Grandmother’s Potato Salad.

A southern family favorite! It is easy to make and good while warm and even better the next day cold.

Best when served alongside some delicious BBQ.

Directions:

Cook potatoes until tender (with skin on) in about 4-5 inches of water with one teaspoon of salt.  Let cool enough to handle.

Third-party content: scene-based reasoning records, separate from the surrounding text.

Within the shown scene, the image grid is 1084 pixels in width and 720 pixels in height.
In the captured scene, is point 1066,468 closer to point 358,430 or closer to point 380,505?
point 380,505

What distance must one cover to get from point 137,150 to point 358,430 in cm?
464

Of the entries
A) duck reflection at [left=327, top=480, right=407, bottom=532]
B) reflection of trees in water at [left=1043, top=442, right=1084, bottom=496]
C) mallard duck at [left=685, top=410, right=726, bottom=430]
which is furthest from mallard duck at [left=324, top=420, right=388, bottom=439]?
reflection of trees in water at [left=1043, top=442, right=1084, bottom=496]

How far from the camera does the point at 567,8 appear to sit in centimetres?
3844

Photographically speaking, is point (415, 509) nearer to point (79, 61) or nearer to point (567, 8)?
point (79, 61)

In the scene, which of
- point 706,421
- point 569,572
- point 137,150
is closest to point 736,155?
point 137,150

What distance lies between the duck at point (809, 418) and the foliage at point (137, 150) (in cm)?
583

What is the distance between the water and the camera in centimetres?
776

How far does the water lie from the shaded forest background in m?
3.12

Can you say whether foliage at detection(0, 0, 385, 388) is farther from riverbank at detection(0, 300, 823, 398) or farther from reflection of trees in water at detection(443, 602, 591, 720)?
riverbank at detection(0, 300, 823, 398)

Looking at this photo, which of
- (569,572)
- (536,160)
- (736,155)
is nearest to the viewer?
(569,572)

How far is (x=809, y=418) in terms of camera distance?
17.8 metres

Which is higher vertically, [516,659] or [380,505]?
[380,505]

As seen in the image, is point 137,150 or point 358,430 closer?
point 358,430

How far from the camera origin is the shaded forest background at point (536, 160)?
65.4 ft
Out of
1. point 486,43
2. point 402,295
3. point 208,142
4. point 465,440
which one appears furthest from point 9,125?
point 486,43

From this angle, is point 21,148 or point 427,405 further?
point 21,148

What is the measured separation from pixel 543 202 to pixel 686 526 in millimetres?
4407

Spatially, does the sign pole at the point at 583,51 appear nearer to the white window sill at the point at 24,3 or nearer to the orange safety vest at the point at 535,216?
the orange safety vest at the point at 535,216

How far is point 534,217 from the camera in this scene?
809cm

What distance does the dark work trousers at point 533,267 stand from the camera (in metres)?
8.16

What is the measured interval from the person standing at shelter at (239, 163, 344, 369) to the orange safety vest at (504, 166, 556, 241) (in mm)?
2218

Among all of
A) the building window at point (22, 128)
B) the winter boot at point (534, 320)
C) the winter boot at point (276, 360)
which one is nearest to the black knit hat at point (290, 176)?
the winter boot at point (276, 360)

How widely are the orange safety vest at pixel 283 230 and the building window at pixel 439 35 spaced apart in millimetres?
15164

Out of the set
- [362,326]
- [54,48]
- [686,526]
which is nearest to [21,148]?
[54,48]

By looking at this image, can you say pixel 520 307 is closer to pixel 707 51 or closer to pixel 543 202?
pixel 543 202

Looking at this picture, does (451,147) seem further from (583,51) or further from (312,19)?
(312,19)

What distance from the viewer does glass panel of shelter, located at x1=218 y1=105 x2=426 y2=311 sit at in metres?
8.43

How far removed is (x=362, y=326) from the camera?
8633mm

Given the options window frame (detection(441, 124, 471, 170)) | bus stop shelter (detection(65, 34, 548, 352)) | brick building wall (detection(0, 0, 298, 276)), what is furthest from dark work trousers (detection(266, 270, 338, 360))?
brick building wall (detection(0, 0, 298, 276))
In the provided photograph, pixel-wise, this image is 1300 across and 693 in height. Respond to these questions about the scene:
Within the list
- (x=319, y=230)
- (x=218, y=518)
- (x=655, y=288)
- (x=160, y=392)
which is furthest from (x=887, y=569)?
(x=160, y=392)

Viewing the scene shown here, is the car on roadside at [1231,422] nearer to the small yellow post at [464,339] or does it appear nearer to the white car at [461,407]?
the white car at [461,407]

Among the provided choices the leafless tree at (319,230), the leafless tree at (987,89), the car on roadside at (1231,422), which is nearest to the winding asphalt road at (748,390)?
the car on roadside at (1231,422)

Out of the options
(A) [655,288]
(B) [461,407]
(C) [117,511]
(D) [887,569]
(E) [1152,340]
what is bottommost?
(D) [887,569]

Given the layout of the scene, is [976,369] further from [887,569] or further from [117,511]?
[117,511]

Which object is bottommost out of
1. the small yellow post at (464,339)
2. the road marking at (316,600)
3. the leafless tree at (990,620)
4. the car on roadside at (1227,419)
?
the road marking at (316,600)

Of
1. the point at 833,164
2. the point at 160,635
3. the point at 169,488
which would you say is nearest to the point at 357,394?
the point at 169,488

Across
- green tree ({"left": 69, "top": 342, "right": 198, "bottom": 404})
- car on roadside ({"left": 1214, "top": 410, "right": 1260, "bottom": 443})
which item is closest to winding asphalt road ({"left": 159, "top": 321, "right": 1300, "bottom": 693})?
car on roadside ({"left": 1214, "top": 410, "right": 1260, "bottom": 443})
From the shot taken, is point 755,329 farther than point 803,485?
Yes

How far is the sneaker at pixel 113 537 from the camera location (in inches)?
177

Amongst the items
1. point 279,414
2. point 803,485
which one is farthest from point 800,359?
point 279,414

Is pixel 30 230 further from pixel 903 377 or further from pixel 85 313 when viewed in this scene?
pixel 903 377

Take the skin off and cut in small cubes (just do not go too small or it will go mushy).  Mix all the ingredients together to make a sauce for the potatoes.  Fold the sauce into the potatoes and stir as little as possible to allow the potatoes to absorb the sauce without going mushy.  If the salad is too dry, add spoonfuls of mayo and sour cream.  I usually use at least one teaspoon of celery seed, but it can be adjusted to your taste.  A dash of Tabasco might also be added if you like when you cannot get hot pickles.

Ingredients:

  • 6 potatoes (Alaskan gold are the best: Idaho's do not work to well)

  • 1 cup of Sour Cream

  • 1 cup of mayonnaise

  • Salt to taste (1-2 tsp)

  • 4 eggs (boiled, cooled, peeled and chopped)

  • 1/2-1 tsp teaspoon of celery seed.

  • 1 medium onion chopped fine

  • HOT pickles (amount to taste - usually about 1/4th cup; chopped) Replace with Tabasco if you cannot find.